表層的な「シェア」では意味がない

また、目標は個人で別々に設定して達成しようとするよりも、チーム全体で共有し、その成果や達成感も個人という境界を越えて共有できるほうが、仕事における満足度や幸福度が高いということも考察できました。今はやりの「シェア」ってやつですが、それは単に情報や知識を共有できればいいというものではなく、喜んだり悲しんだり、悩んだり怒ったり、共に試行錯誤して「協働」するプロセスを「シェア」しなければなりません。ただ結果や結論に対して「いいね!」とか「シェア」をしても、その過程が共有されていなければ意味がない、ということです。
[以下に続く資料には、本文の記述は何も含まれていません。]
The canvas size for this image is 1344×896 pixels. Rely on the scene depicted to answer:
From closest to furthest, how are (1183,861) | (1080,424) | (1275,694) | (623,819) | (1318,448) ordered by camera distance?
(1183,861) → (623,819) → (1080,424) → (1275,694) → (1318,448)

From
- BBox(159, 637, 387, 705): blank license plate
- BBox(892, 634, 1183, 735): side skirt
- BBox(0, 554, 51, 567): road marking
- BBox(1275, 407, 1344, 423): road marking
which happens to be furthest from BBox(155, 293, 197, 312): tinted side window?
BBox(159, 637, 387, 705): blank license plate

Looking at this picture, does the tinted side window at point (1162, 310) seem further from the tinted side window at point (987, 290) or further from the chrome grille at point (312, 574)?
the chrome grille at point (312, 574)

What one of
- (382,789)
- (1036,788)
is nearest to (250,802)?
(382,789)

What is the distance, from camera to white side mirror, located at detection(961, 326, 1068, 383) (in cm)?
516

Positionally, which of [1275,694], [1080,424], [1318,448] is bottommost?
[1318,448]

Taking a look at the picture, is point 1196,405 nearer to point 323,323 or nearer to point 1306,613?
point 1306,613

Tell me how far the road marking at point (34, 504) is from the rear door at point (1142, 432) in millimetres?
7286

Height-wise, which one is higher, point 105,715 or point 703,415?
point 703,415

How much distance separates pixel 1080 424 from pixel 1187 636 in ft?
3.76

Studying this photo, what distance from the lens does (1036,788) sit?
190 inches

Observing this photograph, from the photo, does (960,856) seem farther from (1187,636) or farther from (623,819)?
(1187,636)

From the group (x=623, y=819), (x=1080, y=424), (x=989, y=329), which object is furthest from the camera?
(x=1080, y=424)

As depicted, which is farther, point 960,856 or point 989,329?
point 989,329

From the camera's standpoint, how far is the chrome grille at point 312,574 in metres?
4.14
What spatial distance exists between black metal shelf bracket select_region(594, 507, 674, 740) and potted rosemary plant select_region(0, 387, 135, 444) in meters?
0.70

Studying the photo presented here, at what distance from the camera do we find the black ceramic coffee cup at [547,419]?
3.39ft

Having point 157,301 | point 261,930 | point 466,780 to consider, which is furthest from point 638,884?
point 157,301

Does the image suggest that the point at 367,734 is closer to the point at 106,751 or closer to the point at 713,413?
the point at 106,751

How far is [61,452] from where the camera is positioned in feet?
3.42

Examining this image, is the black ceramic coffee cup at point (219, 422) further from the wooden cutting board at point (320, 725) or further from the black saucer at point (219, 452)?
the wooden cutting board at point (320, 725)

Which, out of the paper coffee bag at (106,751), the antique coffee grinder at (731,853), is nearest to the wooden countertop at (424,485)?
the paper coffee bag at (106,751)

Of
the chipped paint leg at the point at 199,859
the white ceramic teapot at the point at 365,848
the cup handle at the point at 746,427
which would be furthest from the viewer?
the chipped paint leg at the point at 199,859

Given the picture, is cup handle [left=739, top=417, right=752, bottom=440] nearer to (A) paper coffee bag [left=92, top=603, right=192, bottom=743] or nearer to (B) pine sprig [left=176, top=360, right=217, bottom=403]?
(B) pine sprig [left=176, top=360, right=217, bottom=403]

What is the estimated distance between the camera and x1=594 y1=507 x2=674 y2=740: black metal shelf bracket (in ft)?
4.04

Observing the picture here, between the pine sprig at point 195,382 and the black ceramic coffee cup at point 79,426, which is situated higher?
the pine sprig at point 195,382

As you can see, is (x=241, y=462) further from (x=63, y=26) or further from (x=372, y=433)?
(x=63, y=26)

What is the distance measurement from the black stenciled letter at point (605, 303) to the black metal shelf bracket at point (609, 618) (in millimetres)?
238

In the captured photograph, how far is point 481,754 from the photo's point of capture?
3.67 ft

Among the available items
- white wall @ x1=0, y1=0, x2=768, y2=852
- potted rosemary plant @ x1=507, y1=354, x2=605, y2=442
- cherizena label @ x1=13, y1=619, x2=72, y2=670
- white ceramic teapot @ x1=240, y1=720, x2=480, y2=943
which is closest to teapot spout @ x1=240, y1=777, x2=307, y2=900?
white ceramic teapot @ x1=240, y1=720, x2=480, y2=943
つまり、もっと当事者同士が、もみくちゃになって感情をぶつけ合わないとダメなんです。痛みや思いやりは、その過程の中でこそ体感でき、体現されていくものじゃないでしょうか。そして、僕たちが便利だと思い込んでいるさまざまなルールや横行するマネジメントシステムの多くは、それらを抑圧するものに他ならないと思うのです。短期的に見ればなかなか合理的かもしれませんが、長期的には、あまりに非人間的ですっかり破綻しているように感じます。

僕が企画してきたこれまでの取り組みにおいては、できるだけそれらをストレートに導入して、実験できるように努めてきたつもりです。結果がよめず、コントロールできないのは怖いですが……。